==== TEXT PASSAGE

SEED-MUSIC

Affiliation: TikTok/ByteDance

Role: Senior AI Research Scientist. Core architect of the Audio Tokenizer/Vector Quantization algorithm.

Links:
SEED-MUSIC Homepage 
Technical Paper


SEED-MUSIC is a suite of music generation and editing systems designed to produce high-quality music with fine-grained style control. SEED-MUSIC is a unified framework which leverages both auto-regressive language modeling and diffusion approaches to support two key music creation workflows: controlled music generation and post-production editing. 







SEED-MUSIC supports a wide range of music generation tasks and readers are highly recommended to listen to demos on the official project page. From a high level, the system can do:

Shortform audio generation: Generate 30s-60s tracks with expressive vocals in multiple languages across a range of styles. Generation follows the provided lyrics exactlty.

Longform audio generation: Generate full length tracks which maintain melodic, rhythmic and genre coherence across 3-5 minutes.

Audio Prompting: Users can provide a reference audio track to control the style of generated audio or directly “continue” the track.

Instrumental Music Generation: Instrumental music generation can be generalized as a sub-task of vocal music generation without vocals and lyrics.

Leadsheet Token Generation: Leadsheet tokens are musically interpretable units which contain information about note pitch, note duration, lyric phonemes and instrumentation. Like MIDI, it can be interepreted and directly edited by a musician and has been optimized for use with LLM and diffusion audio workflows. Instead of directly generating from language descriptions, SEED-MUSIC can generate music defined explicitly by by leadsheet tokens. 

Non-destructive Audio Post-Processing and Editing: A full mix of music can be post-processed in two ways - change the lyrics without altering the melody and changing the melody without altering the lyrics. Other elements of the full mix are left unaltered.

========
==== DATA EXCERPTS

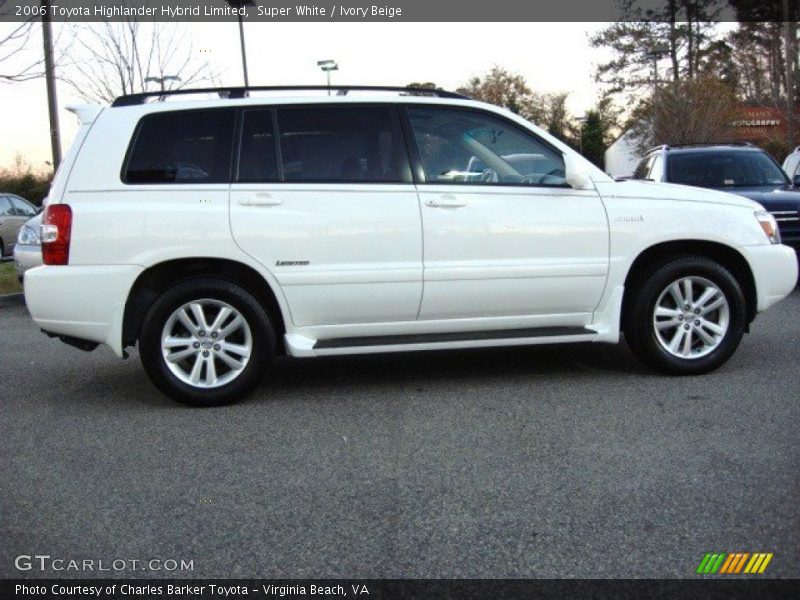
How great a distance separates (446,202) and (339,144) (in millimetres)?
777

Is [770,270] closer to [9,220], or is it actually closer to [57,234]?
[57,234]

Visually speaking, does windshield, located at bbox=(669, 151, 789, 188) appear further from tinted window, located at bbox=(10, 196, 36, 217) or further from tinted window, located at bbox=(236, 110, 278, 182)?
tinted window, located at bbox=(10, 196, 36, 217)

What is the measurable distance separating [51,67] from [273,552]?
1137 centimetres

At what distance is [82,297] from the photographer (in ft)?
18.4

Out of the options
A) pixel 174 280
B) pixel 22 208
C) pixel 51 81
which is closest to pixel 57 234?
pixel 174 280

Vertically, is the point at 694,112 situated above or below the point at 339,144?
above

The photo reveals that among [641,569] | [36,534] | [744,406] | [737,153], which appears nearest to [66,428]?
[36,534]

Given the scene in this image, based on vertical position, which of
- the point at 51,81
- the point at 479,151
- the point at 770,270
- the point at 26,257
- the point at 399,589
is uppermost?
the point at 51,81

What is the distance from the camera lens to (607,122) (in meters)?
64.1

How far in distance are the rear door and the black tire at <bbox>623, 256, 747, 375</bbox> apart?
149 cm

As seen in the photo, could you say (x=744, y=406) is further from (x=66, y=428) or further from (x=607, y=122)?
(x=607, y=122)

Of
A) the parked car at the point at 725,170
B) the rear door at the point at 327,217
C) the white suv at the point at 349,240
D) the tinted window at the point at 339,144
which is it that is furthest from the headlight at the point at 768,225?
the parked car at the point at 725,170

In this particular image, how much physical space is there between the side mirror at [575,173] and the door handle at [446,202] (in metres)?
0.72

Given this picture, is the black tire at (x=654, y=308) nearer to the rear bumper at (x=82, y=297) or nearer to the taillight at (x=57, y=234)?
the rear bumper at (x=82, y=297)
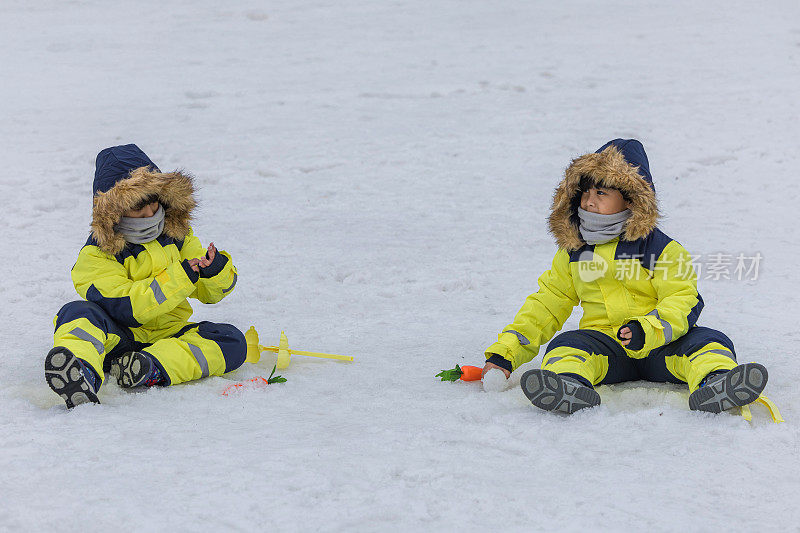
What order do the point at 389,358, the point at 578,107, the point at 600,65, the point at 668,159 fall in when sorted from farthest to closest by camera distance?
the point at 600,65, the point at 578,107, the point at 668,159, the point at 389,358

========
==== DATA EXCERPTS

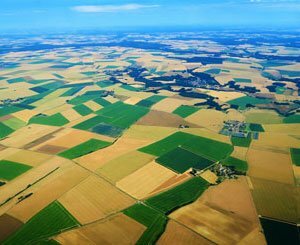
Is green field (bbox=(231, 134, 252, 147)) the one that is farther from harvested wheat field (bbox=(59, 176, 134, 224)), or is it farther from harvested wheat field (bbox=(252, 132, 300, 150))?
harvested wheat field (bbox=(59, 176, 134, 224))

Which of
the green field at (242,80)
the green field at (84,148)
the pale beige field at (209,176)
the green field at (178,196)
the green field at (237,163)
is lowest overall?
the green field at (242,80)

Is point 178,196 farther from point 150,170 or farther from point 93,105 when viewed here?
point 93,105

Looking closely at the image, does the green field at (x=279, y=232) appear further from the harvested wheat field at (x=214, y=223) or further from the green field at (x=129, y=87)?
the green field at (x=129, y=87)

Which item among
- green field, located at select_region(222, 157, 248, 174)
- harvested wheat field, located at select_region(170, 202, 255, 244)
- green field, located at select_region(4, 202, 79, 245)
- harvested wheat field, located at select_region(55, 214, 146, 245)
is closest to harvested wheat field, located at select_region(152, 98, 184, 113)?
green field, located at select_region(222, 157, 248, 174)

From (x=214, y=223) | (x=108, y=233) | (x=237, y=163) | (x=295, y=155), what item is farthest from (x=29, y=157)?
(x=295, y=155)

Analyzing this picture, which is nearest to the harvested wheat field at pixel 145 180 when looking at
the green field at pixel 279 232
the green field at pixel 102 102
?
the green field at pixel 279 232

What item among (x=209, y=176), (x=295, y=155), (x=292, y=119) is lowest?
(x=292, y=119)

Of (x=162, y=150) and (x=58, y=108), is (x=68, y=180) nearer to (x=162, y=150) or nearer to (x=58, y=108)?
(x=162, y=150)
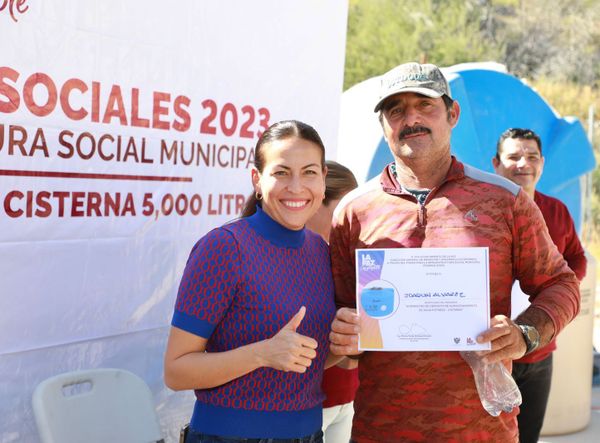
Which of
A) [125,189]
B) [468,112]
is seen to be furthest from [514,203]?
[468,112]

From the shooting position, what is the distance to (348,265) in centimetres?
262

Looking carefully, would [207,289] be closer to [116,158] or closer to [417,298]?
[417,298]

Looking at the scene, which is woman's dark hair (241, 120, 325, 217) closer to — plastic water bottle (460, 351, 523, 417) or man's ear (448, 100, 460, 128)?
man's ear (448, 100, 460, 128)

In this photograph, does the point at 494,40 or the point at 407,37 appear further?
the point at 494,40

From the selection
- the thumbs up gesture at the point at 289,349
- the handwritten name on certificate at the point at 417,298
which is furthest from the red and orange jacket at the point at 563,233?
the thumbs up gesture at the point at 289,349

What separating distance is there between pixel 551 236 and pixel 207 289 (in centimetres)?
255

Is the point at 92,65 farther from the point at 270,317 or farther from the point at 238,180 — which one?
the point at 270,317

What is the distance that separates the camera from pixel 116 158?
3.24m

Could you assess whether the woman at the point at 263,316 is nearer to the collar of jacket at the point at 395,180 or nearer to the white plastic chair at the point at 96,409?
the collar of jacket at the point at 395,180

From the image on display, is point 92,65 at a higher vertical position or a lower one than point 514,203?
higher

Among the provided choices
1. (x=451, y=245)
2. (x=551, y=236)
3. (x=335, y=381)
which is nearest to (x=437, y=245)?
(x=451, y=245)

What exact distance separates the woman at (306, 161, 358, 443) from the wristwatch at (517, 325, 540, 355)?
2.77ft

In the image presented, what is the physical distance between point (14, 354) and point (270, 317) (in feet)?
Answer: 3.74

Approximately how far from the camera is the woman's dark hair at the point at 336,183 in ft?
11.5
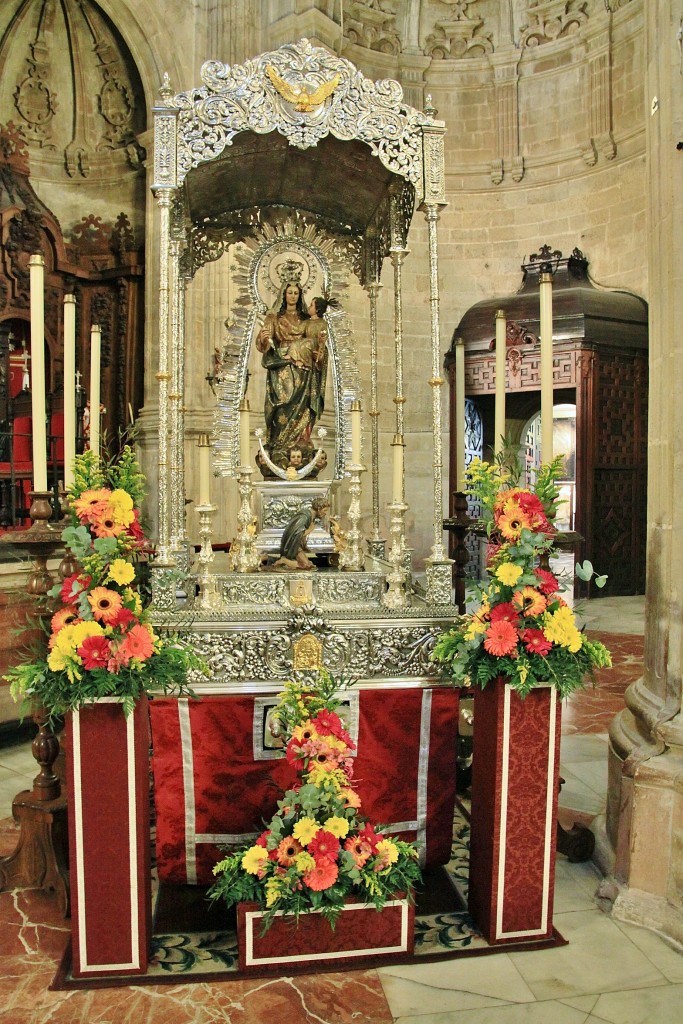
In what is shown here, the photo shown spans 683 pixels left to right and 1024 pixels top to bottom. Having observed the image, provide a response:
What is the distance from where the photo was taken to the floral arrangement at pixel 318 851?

========

> **TASK PROMPT**:
Please write out everything in the SEED-MUSIC page from "Instrumental Music Generation: Instrumental" down to "by leadsheet tokens.".

> **ANSWER BELOW**:
Instrumental Music Generation: Instrumental music generation can be generalized as a sub-task of vocal music generation without vocals and lyrics.

Leadsheet Token Generation: Leadsheet tokens are musically interpretable units which contain information about note pitch, note duration, lyric phonemes and instrumentation. Like MIDI, it can be interepreted and directly edited by a musician and has been optimized for use with LLM and diffusion audio workflows. Instead of directly generating from language descriptions, SEED-MUSIC can generate music defined explicitly by by leadsheet tokens.